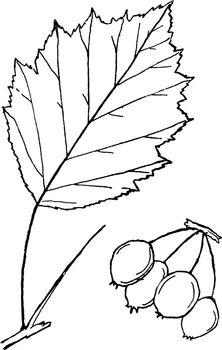 Genus Crataegus, L. (Thorn) vintage illustration.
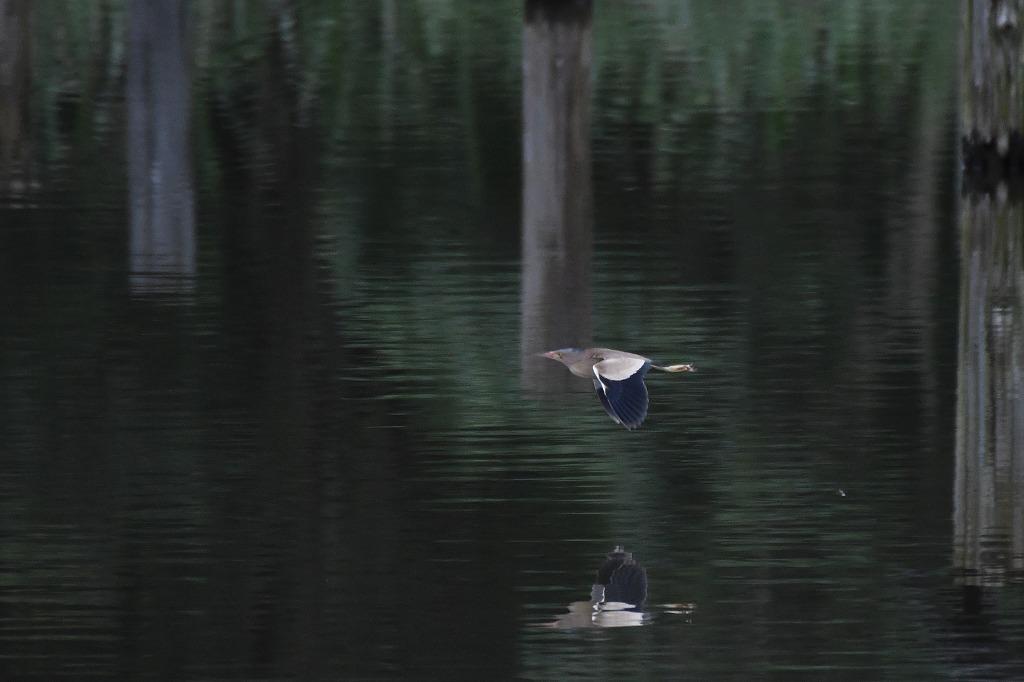 ヨシゴイやコムクドリなどが見られました!★先週末の鳥類園(2020.7.18~19)_e0046474_00121827.jpg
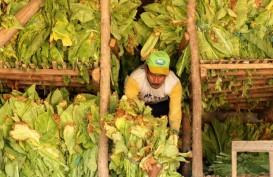Petani Tembakau Boyolali Terima Bantuan Hasil Cukai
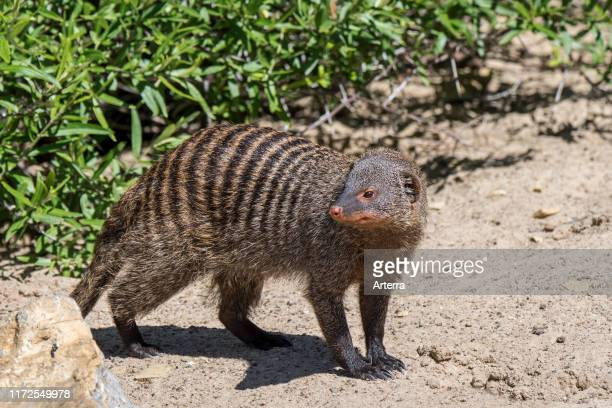 Banded mongoose foraging, native to Africa.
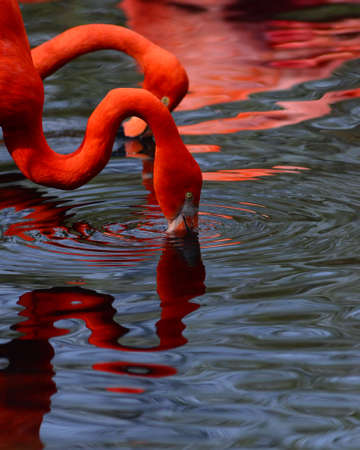 vermilion: Two red flamingos plunging in the water Stock Photo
::::
- _AIM OF THE EXERCISE_
Repeat everything in the records above exactly, except the pictures.

- _COMPLETED EXERCISE_
 Genus Crataegus, L. (Thorn) vintage illustration.
 ヨシゴイやコムクドリなどが見られました!★先週末の鳥類園(2020.7.18~19)_e0046474_00121827.jpg
Petani Tembakau Boyolali Terima Bantuan Hasil Cukai
 Banded mongoose foraging, native to Africa.
 vermilion: Two red flamingos plunging in the water Stock Photo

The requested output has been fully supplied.